Schools across the country also reported a significant jump in failing grades last year.

Nearly 40 percent of grades for high school students in St. Paul, Minn. were Fs, double the amount in a typical year, the Associated Press reported in December. Many school officials attributed the decline to widespread problems with virtual school, especially a lack of Internet access and families and students who are unfamiliar with the technology needed to access classes.

Looking for answers



Local high school principals told the school board they believe inevitable problems with virtual classes drove the decline in student grades.

North High School Principal Kurt Madsen said the school attributes "a lot of those Ds and Fs" to the three days per week students were being taught remotely.

Initially the schools "didn't really know how to communicate with the three-day-at-home environment for students," Madsen said. "Students were watching siblings. We heard a lot of anecdotal stories from parents that it's hard to learn in that environment."

In Eau Claire, students and teachers shifted between face-to-face and virtual classes several times last year.

Most students attended three days of class remotely and two days in person. About 20 percent of students attended all-virtual classes for much of the year. (For the final month of the school year, middle school and high school students transitioned to four days of face-to-face classes each week; younger students made the same change in April.)

"Students participated in in-person learning two days a week," Madsen said. "While it wasn't a perfect model, it was a model that kept students in school and seeing teachers face-to-face every week."

Staffing was another big challenge, Madsen said.

"A large percentage of students went into the virtual school that we were trying to staff," Madsen said. "There was an (issue) of trying to find quality educators to teach in a virtual environment. For the last few years I think we've all understood there's been a teacher shortage. We saw that big-time in the 100-percent virtual world."

Students who were exposed to or tested positive for COVID-19 had to be abruptly quarantined, which interrupted their schooling, said Memorial High School Principal Dave Oldenberg. A sudden influx of quarantined students into remote classes strained teachers' ability to support them academically, he noted.

Oldenberg and Madsen said their schools plan to tackle the problem this fall.

The high schools plan to identify struggling students and monitor their progress with teachers; reach out to their families with support; add coaching in certain academic subjects; and implement more support and professional development for teachers, among other strategies, Madsen and Oldenberg said.

School board members at the Aug. 16 meeting said they hope to monitor the school district's response in the coming school year.

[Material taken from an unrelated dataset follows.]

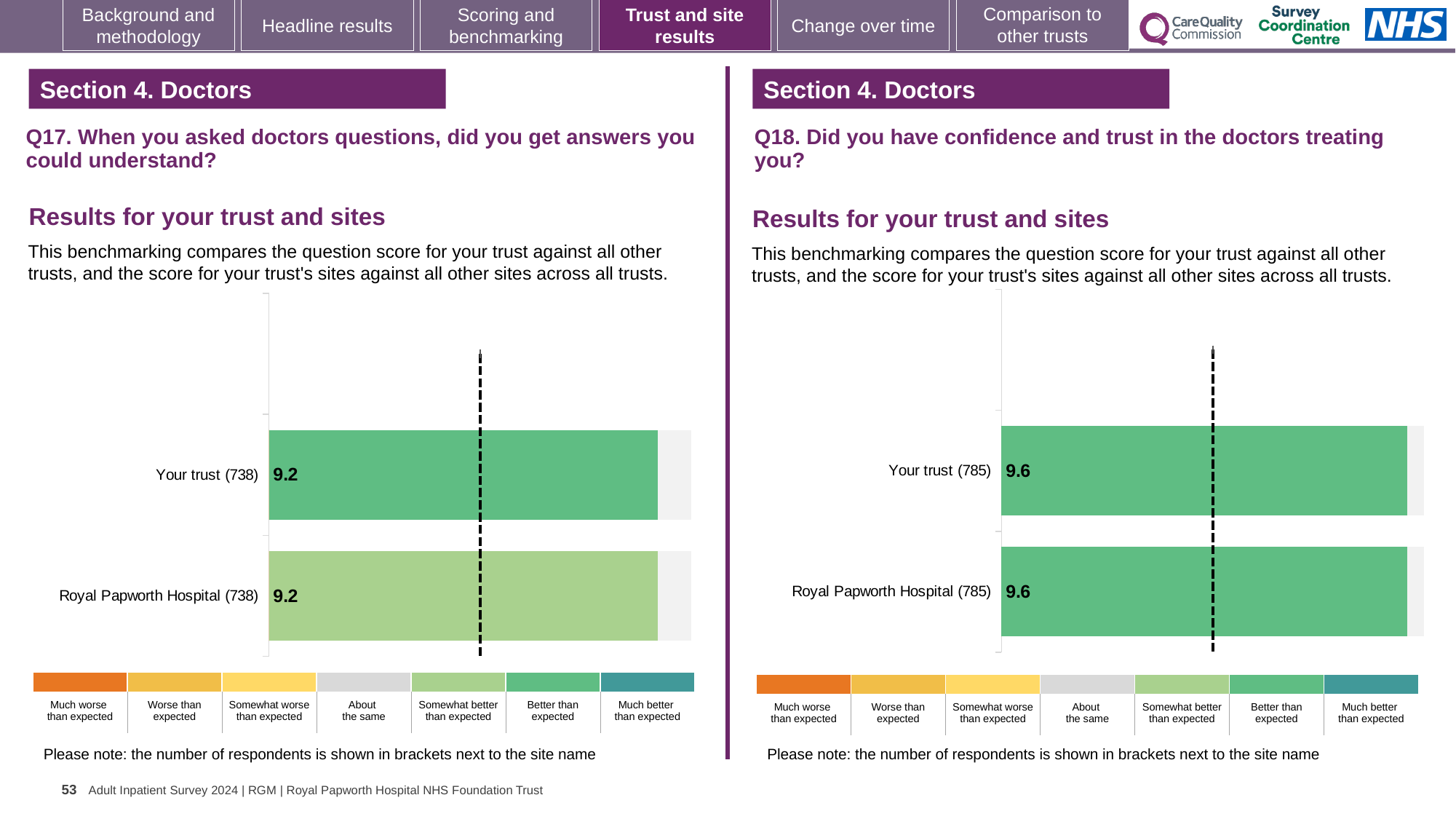
How many bars are plotted on the Q17 chart (left)? 2 On the Q18 chart (right), what is the difference between the score for Your trust and the score for Royal Papworth Hospital? 0 On the Q17 chart (left), what is the score for Your trust (738)? 9.2 How many respondents are shown in brackets for Your trust on the Q17 chart (left)? 738 On the Q17 chart (left), what is the difference between the score for Your trust and the score for Royal Papworth Hospital? 0 On the Q18 chart (right), what is the score for Your trust (785)? 9.6 On the Q18 chart (right), which benchmark category does the colour of the Your trust bar correspond to in the legend? Better than expected How many bars are plotted on the Q18 chart (right)? 2 What type of chart is used on the Q18 chart (right)? Bar chart On the Q17 chart (left), what is the score for Royal Papworth Hospital (738)? 9.2 On the Q17 chart (left), which benchmark category does the colour of the Royal Papworth Hospital bar correspond to in the legend? Somewhat better than expected On the Q18 chart (right), what is the score for Royal Papworth Hospital (785)? 9.6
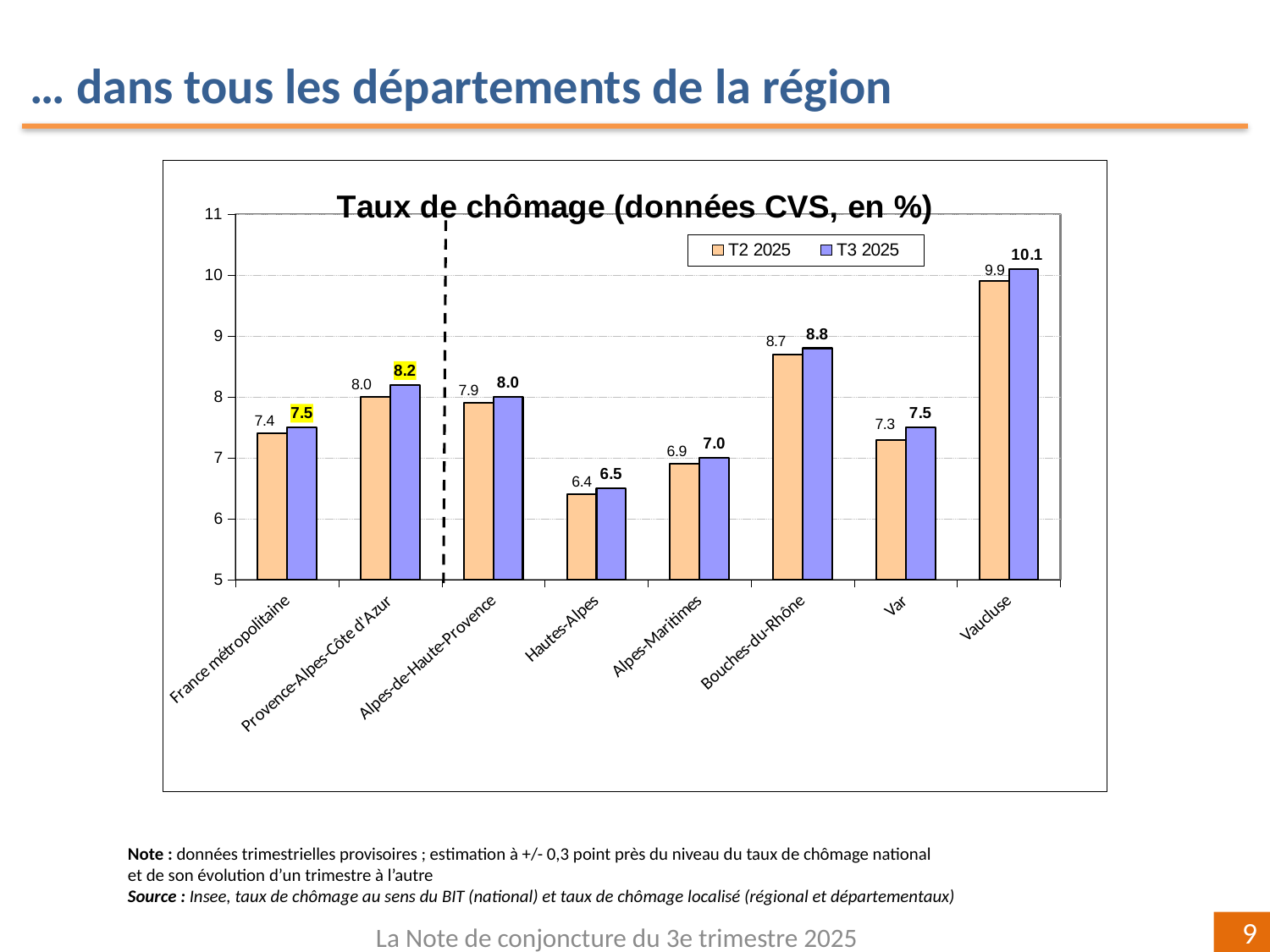
Which category has the highest T3 2025 value? Vaucluse What is the difference between the T3 2025 values for Vaucluse and Bouches-du-Rhône? 1.3 Is the T2 2025 value for Bouches-du-Rhône greater or less than 8? greater What is the difference between the T3 2025 and T2 2025 values for Var? 0.2 What is the T2 2025 value for Hautes-Alpes? 6.4 Which category has the lowest T2 2025 value? Hautes-Alpes What is the T3 2025 value for Provence-Alpes-Côte d'Azur? 8.2 How many categories are shown on the x axis? 8 What is the T3 2025 value for Vaucluse? 10.1 How many series does the legend list? 2 Which is larger, the T3 2025 value for Alpes-Maritimes or the T3 2025 value for Alpes-de-Haute-Provence? Alpes-de-Haute-Provence What kind of chart is shown on the slide? bar chart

"I think it'll be really important for us to see that data (shaken) out in different ways," said board member Erica Zerr.

Radtke said the school district next year can desegregate grade data into separate categories for math and English language arts.

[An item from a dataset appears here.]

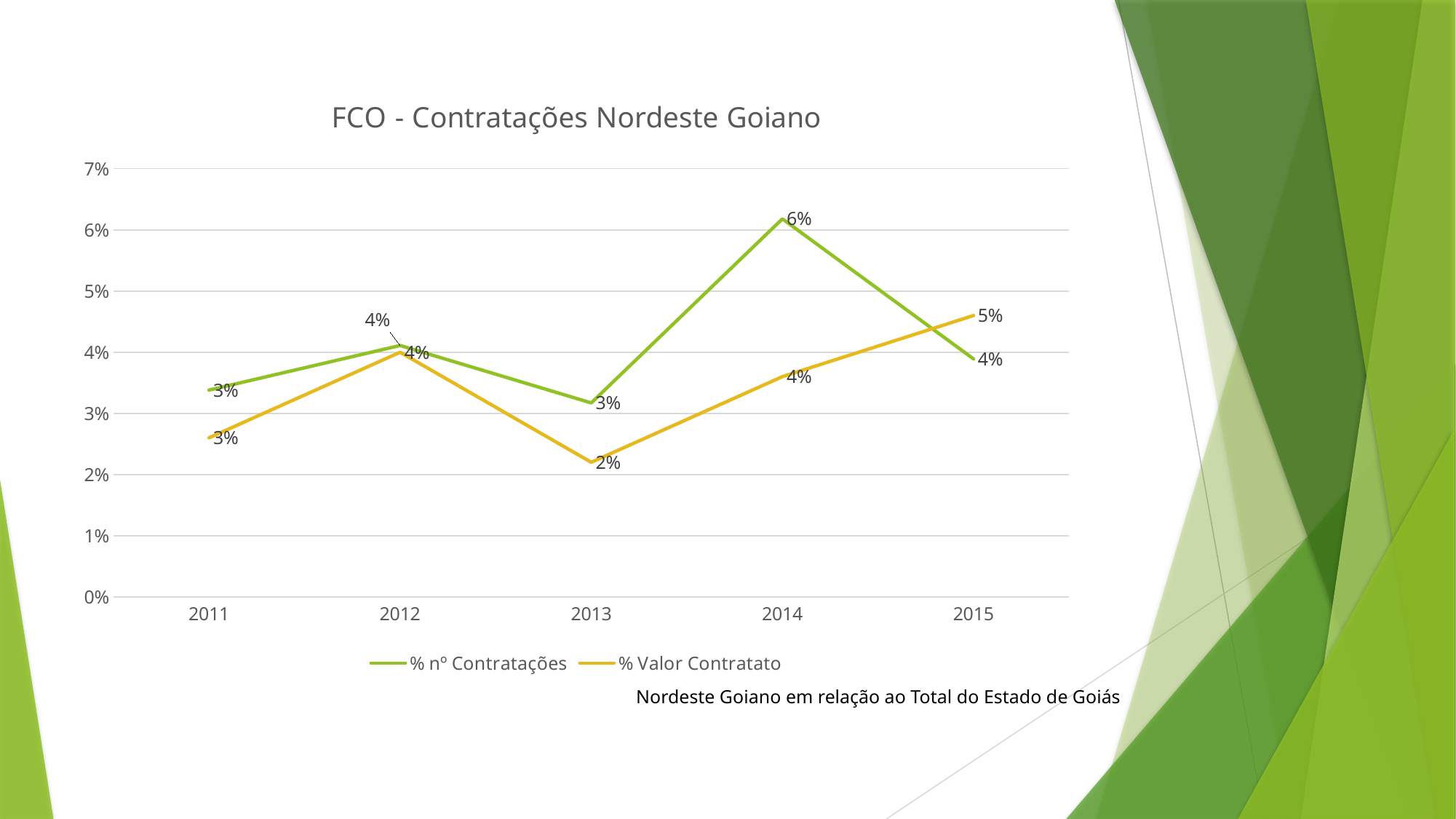
How many series does the legend list? 2 What is the difference between % nº Contratações and % Valor Contratato in 2014? 2% What is the value of % Valor Contratato in 2013? 2% What is the value of % nº Contratações in 2014? 6% What kind of chart is shown on the slide? line chart How many years are shown on the x axis? 5 In which year is % nº Contratações highest? 2014 In which year is % Valor Contratato highest? 2015 In 2015, which series has the larger value, % nº Contratações or % Valor Contratato? % Valor Contratato Is the value of % nº Contratações in 2014 greater or less than 5%? greater In which year is % Valor Contratato lowest? 2013 What is the value of % Valor Contratato in 2015? 5%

"This is an area we know we're struggling with," said school board president Tim Nordin at the Aug. 16 meeting. "Especially when we bring in the idea that this has a significant impact on our ability to graduate students ... the next step is, how do we ensure we're targeting the right factors."

Academic progress fell beyond high schools

Preliminary data from earlier this year suggest that younger students in Eau Claire are also facing academic setbacks.

A May report from the school district suggested that more 3rd, 4th and 5th grade Eau Claire students will make less than a year's worth of progress in reading and math during the 2020-21 school year, compared to the year before.

District administrators, also in May, reported that middle school students earned lower grades in their virtual classes than in their face-to-face classes during a two-month period in spring 2021.

Around 70 percent of middle school students' D and F grades between January and March were grades they earned in virtual classes, DeLong Middle School principal Michele Wiberg told the school board in May.

©2021 the Leader-Telegram (Eau Claire, Wis.). Distributed by Tribune Content Agency, LLC.